Football
In this interview with Jesse Marsch from 2020, the new Leeds United boss shared the story of his journey to Europe, what motivates him and his fundamental beliefs as a coach…
Comment and Analysis
Monday 28 February 2022 20:16, UK
Back in the winter of 2020, Jesse Marsch was coaching Red Bull Salzburg in the Champions League. He sat down with Sky Sports’ Adam Bate to discuss his journey in football, his style of leadership and what he had learned from coaching Erling Haaland.
Following the news of Marsch’s appointment as the new head coach of Leeds United, we revisit the full transcript of that interview…
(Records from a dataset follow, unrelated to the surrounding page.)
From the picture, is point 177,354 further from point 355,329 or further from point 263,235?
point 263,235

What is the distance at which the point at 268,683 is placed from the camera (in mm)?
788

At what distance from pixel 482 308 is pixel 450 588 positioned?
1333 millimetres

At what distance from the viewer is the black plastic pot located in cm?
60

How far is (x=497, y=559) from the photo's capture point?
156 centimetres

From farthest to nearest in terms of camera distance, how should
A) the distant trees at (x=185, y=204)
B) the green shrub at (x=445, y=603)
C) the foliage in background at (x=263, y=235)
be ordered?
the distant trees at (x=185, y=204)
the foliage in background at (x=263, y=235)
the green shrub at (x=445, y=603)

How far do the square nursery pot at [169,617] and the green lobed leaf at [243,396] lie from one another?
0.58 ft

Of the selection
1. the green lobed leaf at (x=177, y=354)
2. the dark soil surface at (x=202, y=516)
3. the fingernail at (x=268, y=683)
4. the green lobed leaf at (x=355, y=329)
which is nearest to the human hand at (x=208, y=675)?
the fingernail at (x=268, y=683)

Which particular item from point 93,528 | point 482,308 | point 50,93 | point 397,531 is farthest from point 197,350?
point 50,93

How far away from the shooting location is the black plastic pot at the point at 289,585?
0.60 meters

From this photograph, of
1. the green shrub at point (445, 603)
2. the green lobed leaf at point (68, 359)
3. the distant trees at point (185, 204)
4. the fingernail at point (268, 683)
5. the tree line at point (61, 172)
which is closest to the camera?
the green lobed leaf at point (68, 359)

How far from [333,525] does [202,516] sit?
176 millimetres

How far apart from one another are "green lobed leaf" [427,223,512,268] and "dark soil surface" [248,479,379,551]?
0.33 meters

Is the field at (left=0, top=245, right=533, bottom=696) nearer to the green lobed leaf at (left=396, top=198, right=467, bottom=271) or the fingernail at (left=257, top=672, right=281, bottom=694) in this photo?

“I think maybe that stems from when I was young. I was 13 years old and I am from a place called Milwaukee, Wisconsin. Wisconsin is on the map now because we needed it to be a blue state in the last election. But not many people from where I am from leave.
“They are good people, they work for their parents’ company or they have the same job for 35 years and they stay at home. They do the same things on Sunday as they do on Tuesday nights.
“When I was 13 I made a youth national team and we went on a trip to Europe. It was the first time that I saw the way that other people lived and I was exposed to other languages. Even just being on the pitch and playing against teams from other countries. It sparked my imagination.
“In that moment, I knew I wanted to get out. I knew I wanted to do something different. I did not know if it would be football at that point but I knew that I wanted to see the world and challenge myself to experience things.”
“When I think about all the different people that I have met from different places, I always try to ask them about their families, where they grew up, their religion, to get to know them and understand how they became who they are. I love that.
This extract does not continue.